• _Work required_
Please continue the post about Gated Migrations, picking up right after its last sentence.

• _Selected text_
------------------------------------

Gated Migrations: my gift to Steemit devs, and the world! A superior testing framework.

[ This was posted to Steemit earlier today, located here: https://steemit.com/steemgigs/@libertyteeth/gated-migrations-my-gift-to-steemit-devs-and-the-world-a-superior-testing-framework ]

My Background

I have spent decades in software development, wearing the three major hats of Engineering: Developer, Builder, and Tester. This has given me a broad view of the software development lifecycle, and contributed to my development of the system I describe below, which I have termed “Gated Migrations.”

New Definition of “IPO” 🙂

I view everything as having three attributes:

  1. inputs;
  2. processing; and
  3. outputs.

Thus, the input to developers is the specification; their process is to write code; and their output goes to the build team.

The build team’s process is to repeatedly and deterministically build from the source code the developers provide; and their output goes to the testers.

The testers’ process is to verify functionality is working; their output goes to the customers.

Where Did This Come From?

At one point, between “software companies,” I worked at a company which provided services for people who phoned in. They were not a “technology” company; they were a phone bank, with some developers. It was the worst company I’ve ever worked for, in terms of their use of technology.

------------------------------------

• _Data segment_
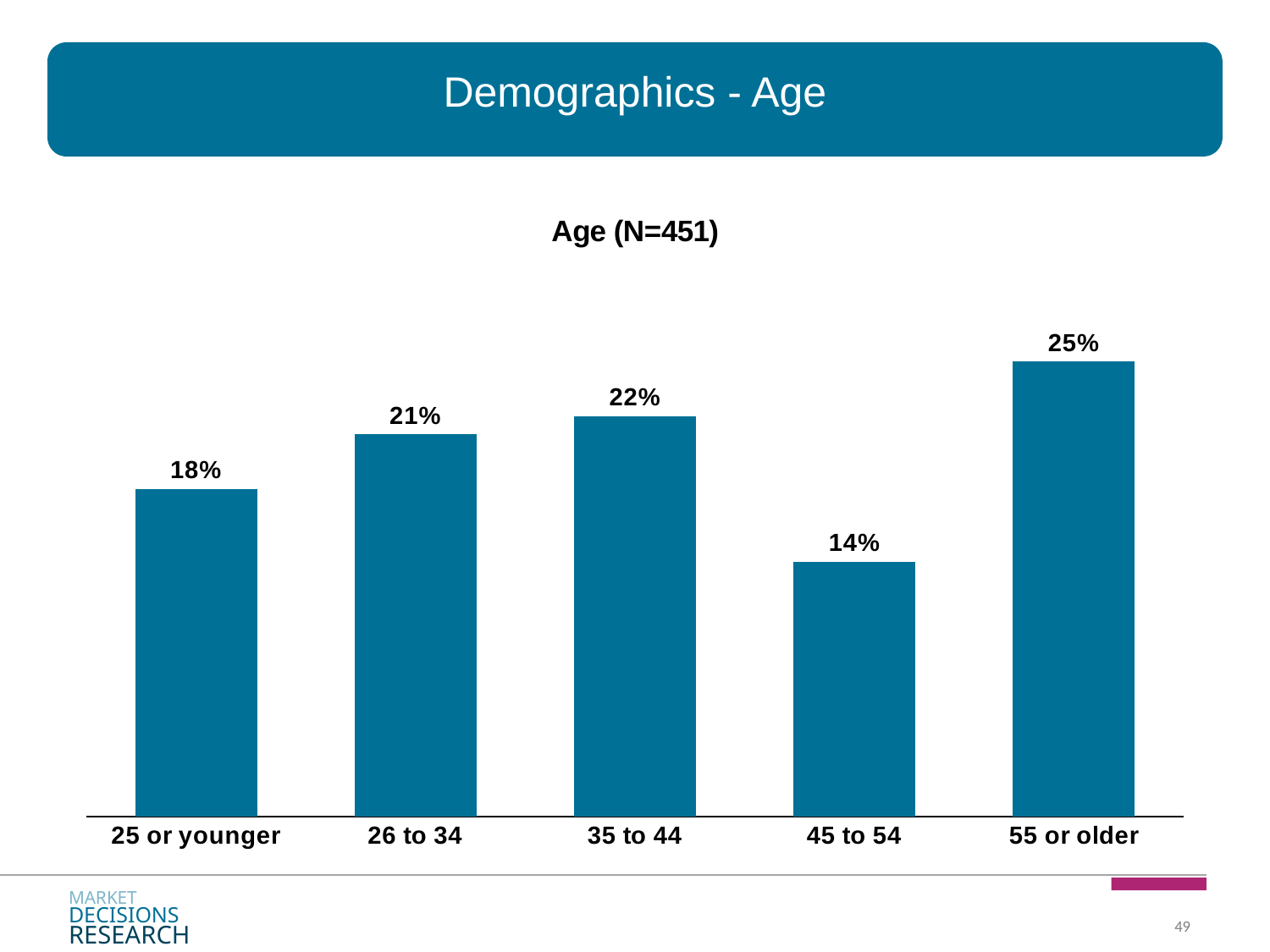
Which age group has the highest percentage? 55 or older Which is larger, the value for 26 to 34 or the value for 25 or younger? 26 to 34 What is the title of the chart? Age (N=451) How many age groups are shown in the chart? 5 What is the value shown for the 45 to 54 age group? 14% What is the difference in percentage points between the 55 or older group and the 45 to 54 group? 11 percentage points What is the sample size (N) given in the chart title? 451 What percentage of respondents are 25 or younger? 18% What percentage of respondents are 55 or older? 25% What kind of chart is shown on the slide? Bar chart Which age group has the lowest percentage? 45 to 54 What is the difference between the 35 to 44 group and the 26 to 34 group? 1 percentage point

------------------------------------

• _Response to this task_
They had several environments, all of which were tested in manually (and, the manual testers played games at their desks while waiting for the next test cycle, really unprofessional – and with management’s consent!):

  1. Production;
  2. Staging;
  3. QA;
  4. Dev testing.

The final one was “Production”, which had all the hardware. There was “Staging” which was very similar to Production, but was lacking some hardware, so not all tests could be performed. I would not do it this way; Staging should be identical to Production, because you would want all the tests to run and pass, prior to deploying to the customer-facing environment.

Before that there was “QA” with even less hardware, and then “Dev testing” which was on the developer’s machine, and generally only tested the software; some devs had some hardware.

So, Tell Me About the Gates?

Microsoft’s Team Foundation Server (TFS) has a feature called “Gated Checkins”, where rules can be configured to run tests when a developer does a checkin, and refuse the checkin if the tests fail. This is excellent, but it couldn’t run hardware tests. Developers were constantly checking in code that broke the tests, which fortunately were discovered (mostly!) in environments prior to Production.

Bugs would often make it to Production and then “failure to properly plan” on the developers’ part became an “emergency” on the rest of the company’s part. “Fighting fires” was a routine operation, and should not be.

One major benefit to the Gated Checkins feature was that code that broke the tests would never make it into the codebase, which is much better from an organizational perspective. Other source control systems have similar features.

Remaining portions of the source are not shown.